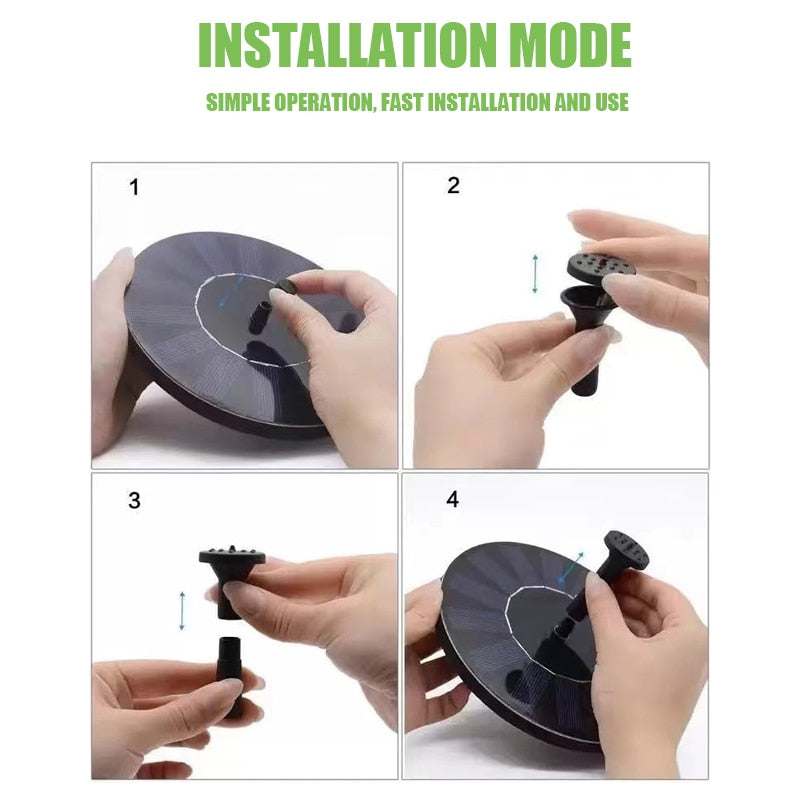 INSTALLATION MODE

SIMPLE OPERATION, FAST INSTALLATION AND USE

1

2

3

4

* WHAT YOU ARE ASKED TO DO *
Return the complete material above exactly, with no picture.

* ANSWER TO THE PROBLEM *
 INSTALLATION MODE

SIMPLE OPERATION, FAST INSTALLATION AND USE

1

2

3

4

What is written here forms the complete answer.